Szabolcs Panyi gewöhnt sich noch an die neue Normalität. Keine Sorgen mehr, wer das Treffen mitverfolgt, kein Blick aufs Telefon mit dem Gedanken, ob es gerade jemand abhört. Der ungarische Journalist, der für die Rechercheplattform VSquare arbeitet, war in den Wochen vor der Wahl vom Regierungslager als ukrainischer Spion bezeichnet und mit einer Strafanzeige wegen Spionage überzogen worden. In früheren Jahren wurde er mit der Software Pegasus abgehört. Wirklich überrascht haben ihn die Anfeindungen nicht, belastet haben sie ihn sehr wohl. Diese Last ist nun abgefallen.

Nach der Abwahl Viktor Orbáns stellt sich in Ungarn eine Frage besonders laut: Wie baut man ein Mediensystem wieder auf, das über 16 Jahre systematisch zerstört wurde?

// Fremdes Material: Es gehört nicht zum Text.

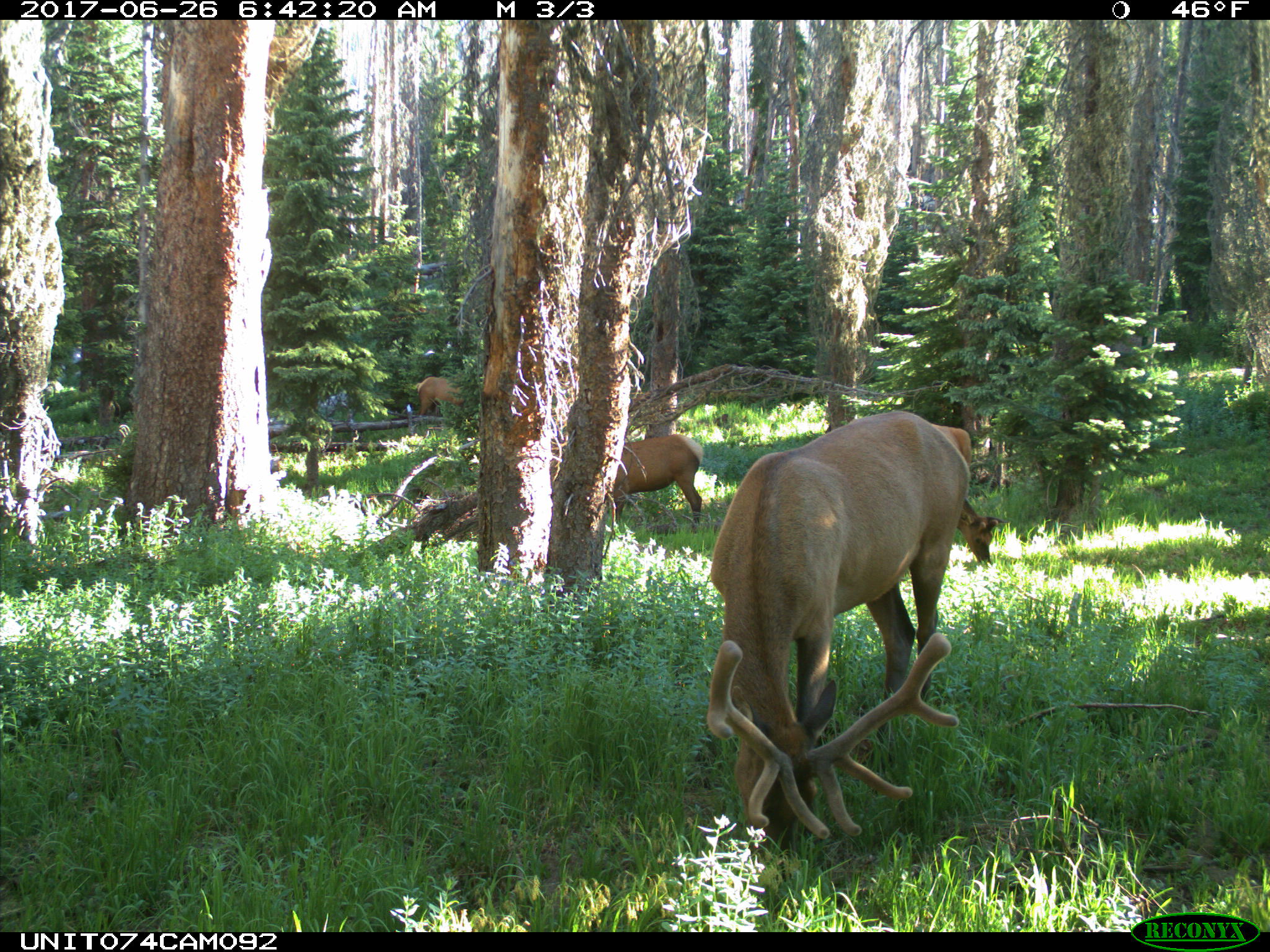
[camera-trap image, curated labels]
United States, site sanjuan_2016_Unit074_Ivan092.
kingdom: Animalia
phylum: Chordata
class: Mammalia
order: Artiodactyla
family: Cervidae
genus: Cervus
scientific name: Cervus elaphus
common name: red deer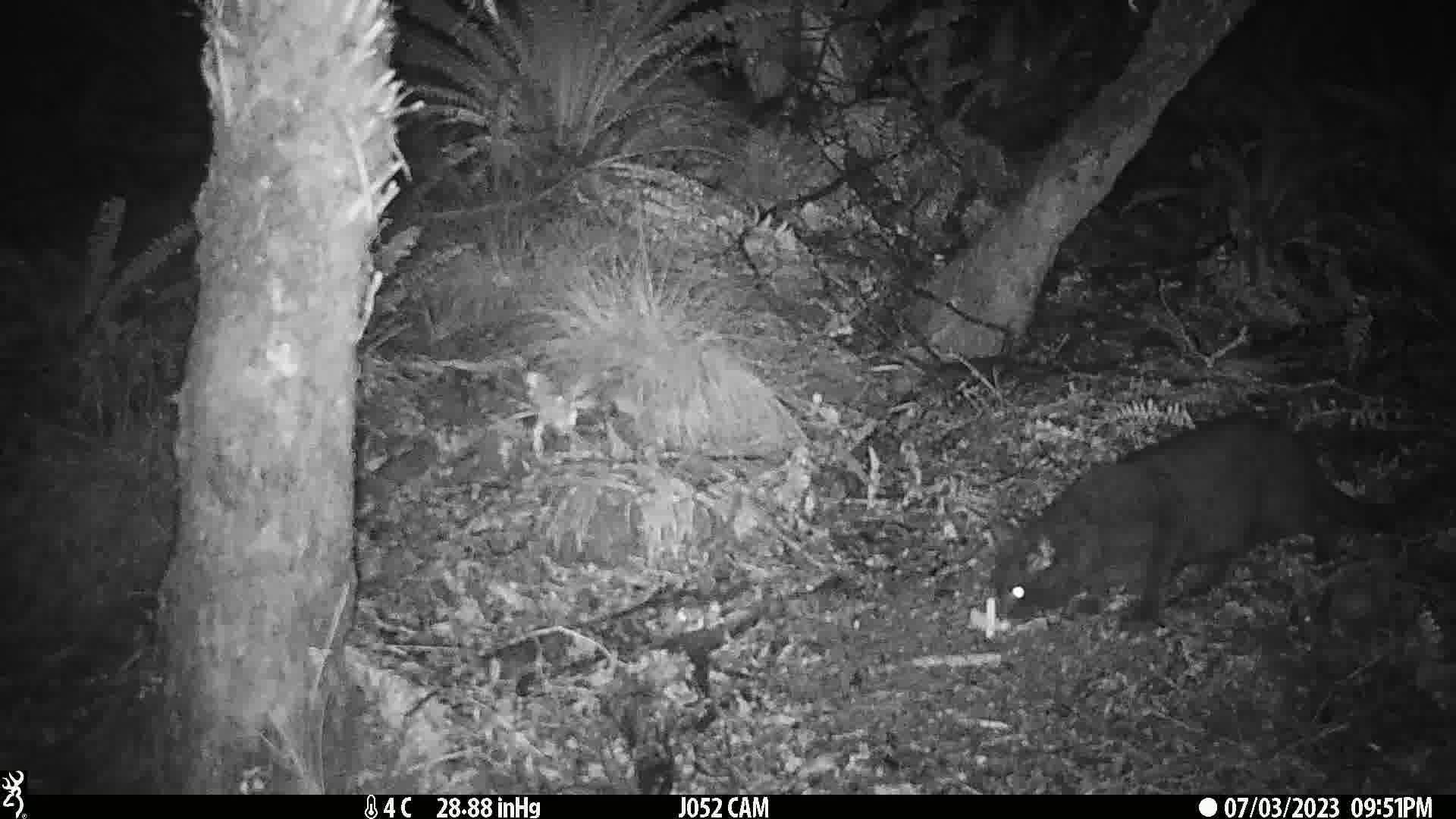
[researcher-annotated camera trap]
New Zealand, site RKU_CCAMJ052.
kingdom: Animalia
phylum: Chordata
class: Mammalia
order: Carnivora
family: Felidae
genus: Felis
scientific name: Felis catus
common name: domestic cat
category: cat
Cat (domestic cat) (Felis catus).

Der Hintergrund: Orbán hatte nicht im klassischen Sinne zensiert, sondern ein fast allumfassendes eigenes Medienökosystem aufgebaut. Der Druck kam, wie András Földes vom Wochenmagazin HVG beschrieb, nie direkt: kein Verbot, kein Anruf. Stattdessen verschoben sich Eigentümerstrukturen im Verborgenen, Chefredakteure mussten gehen, Werbekunden zogen sich zurück.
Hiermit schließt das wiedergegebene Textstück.